Supreme Court Holds that the Fair Debt Collection Practices Act Does Not Impose Liability on a Creditor Who Files a Proof of Claim to Collect a Time-Barred Debt

In September, we wrote that a major question ripe for Supreme Court consideration was whether a creditor can be held liable under the Fair Debt Collection Practices Act (“FDCPA”) when it files a proof of claim in a bankruptcy case to collect a time-barred debt.  On May 15, 2017, in a 5-3 decision, the Supreme Court ruled in favor of debt collectors.  Midland Funding, LLC v. Johnson, ___ U.S. ___ (2017).

In or before mid-2003, Aledia Johnson (“Johnson”) took out credit with Fingerhut Credit Advantage.  Johnson’s last payment was made in May 2003, and the debt was “charged off” in January 2004.  The debt appears to have been sold a few times, and ultimately was owned by Midland Funding, LLC (“Midland”) — one of the nation’s largest buyers of unpaid debt.

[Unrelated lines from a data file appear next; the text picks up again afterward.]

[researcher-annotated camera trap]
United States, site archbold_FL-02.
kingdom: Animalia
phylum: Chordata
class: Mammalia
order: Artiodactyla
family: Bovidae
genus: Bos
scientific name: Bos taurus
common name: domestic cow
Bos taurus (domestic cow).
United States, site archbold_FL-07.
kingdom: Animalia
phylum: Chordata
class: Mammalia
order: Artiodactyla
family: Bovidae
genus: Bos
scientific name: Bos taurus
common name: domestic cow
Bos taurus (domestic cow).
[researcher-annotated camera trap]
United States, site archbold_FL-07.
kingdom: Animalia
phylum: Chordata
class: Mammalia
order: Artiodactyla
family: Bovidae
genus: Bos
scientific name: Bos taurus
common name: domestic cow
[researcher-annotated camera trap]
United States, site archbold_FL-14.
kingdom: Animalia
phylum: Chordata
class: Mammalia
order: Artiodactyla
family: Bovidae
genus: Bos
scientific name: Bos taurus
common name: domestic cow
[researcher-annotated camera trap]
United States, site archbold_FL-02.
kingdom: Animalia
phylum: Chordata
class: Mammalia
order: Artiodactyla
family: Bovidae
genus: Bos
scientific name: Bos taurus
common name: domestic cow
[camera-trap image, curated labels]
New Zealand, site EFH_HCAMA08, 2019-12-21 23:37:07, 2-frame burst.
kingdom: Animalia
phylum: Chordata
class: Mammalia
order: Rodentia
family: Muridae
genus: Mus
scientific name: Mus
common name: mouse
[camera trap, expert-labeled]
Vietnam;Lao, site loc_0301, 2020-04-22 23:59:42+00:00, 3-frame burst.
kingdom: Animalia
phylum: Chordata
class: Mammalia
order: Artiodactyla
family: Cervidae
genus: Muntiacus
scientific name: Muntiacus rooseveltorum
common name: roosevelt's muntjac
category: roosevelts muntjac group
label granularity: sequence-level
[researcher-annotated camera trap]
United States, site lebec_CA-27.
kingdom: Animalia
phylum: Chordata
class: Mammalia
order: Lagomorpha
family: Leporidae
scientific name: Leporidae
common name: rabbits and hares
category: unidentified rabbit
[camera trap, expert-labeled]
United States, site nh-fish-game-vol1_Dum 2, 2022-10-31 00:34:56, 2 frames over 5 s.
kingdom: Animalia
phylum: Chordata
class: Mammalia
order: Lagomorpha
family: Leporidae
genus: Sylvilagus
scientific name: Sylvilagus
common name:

In March 2014, Johnson filed a chapter 13 bankruptcy petition in Alabama.  Midland filed a proof of claim for $1,879.71, even though any suit to recover the debt would have been time-barred under Alabama’s 6-year statute of limitations.  Johnson objected to the claim, Midland did not contest the objection, and the bankruptcy court disallowed the claim.

Johnson then filed a lawsuit against Midland, seeking actual damages, statutory damages, attorneys’ fees and costs for violating the FDCPA.  The district court dismissed the lawsuit, but the 11th Circuit reversed.

The Supreme Court concluded that Midland’s filing of a proof of claim to recover a time-barred debt did not violate the FDCPA.  Among other things, the Court noted that in most states (including Alabama) creditors have the right to payment of a debt even after the limitations period has expired.  There are procedural rules which allow for a streamlined evaluation of claims in bankruptcy cases, and the Bankruptcy Code preserves the estate’s ability to raise affirmative defenses such as statutes of limitations.  Also, in chapter 7 and 13 cases there are relatively sophisticated trustees who examine proofs of claims and, where appropriate, pose objections.  Thus, in the Court’s estimation, Midland’s assertion of a time-barred claim was not “false, deceptive, or misleading,” “unfair” or “unconscionable.”

Justice Sotomayor filed a dissent, joined by Justices Ginsburg and Kagan.  In their view, the practice of filing claims in bankruptcy proceedings in the hope that no one notices that the debt is time-barred is both “unfair” and “unconscionable.”  The FDCPA was enacted to, among other things, beat back debt collectors’ practice of filing lawsuits to collect time-barred debts.  But that has not entirely halted the behavior; indeed, in 2015 Midland and its parent company entered into a consent decree with the Government prohibiting them from filing suit to collect time-barred debts and ordering them to pay $34 million in restitution.  Now, debt buyers have shifted their focus to bankruptcy cases, where they file time-barred proofs of claims in the hope that nobody notices that they are too old to be enforced.  In the dissenting justices’ view, these claims are not filed in good faith; indeed, they are filed in the hope and with the expectation that the bankruptcy system will fail.  Thus, they conclude, the practice of filing time-barred claims violates the FDCPA.

The majority places great trust in the bankruptcy system to weed out time-barred claims.  However, for small claims such as Midland’s claim in Johnson’s bankruptcy case (less than $2,000), debtors usually have little incentive to object and the cost to trustees and creditors of doing so is often prohibitive — even when it seems clear that the claim is time-barred and the claimant will not contest the objection.  And of course, whether a claim is time-barred is usually not clear from the face of the proof of claim.  If the Court had ruled in favor of Johnson, its ruling would have had a significant impact on debt collectors by making them responsible for ensuring that they don’t file time-barred claims.  Instead, absent a Congressional adjustment to the FDCPA or the Bankruptcy Code, its ruling will allow debt collectors to file, and sometimes get paid on, stale claims without fear of liability under the FDCPA.